§ **BRIEF**
Reading the records below, how many lines contain "common"? Respond with a number and nothing else.
··· DATA FOR PROCESSING ···
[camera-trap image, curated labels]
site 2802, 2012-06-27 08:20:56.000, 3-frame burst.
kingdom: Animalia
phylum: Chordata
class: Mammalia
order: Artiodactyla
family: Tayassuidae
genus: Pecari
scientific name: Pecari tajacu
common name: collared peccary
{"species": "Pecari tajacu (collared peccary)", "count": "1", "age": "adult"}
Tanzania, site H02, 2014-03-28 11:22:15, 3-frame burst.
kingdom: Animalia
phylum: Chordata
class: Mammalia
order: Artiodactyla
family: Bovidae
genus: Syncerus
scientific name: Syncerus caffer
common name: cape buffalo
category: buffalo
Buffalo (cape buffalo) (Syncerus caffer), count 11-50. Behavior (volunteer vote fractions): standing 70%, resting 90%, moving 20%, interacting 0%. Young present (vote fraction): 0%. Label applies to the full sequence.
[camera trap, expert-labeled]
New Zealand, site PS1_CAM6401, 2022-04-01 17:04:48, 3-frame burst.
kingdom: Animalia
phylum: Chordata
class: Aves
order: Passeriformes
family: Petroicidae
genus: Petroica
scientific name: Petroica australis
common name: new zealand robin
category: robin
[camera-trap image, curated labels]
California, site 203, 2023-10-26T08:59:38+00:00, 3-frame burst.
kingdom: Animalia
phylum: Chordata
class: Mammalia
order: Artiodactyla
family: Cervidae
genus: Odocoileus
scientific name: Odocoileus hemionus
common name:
···
§ **SOLUTION TO THE EXERCISE**
4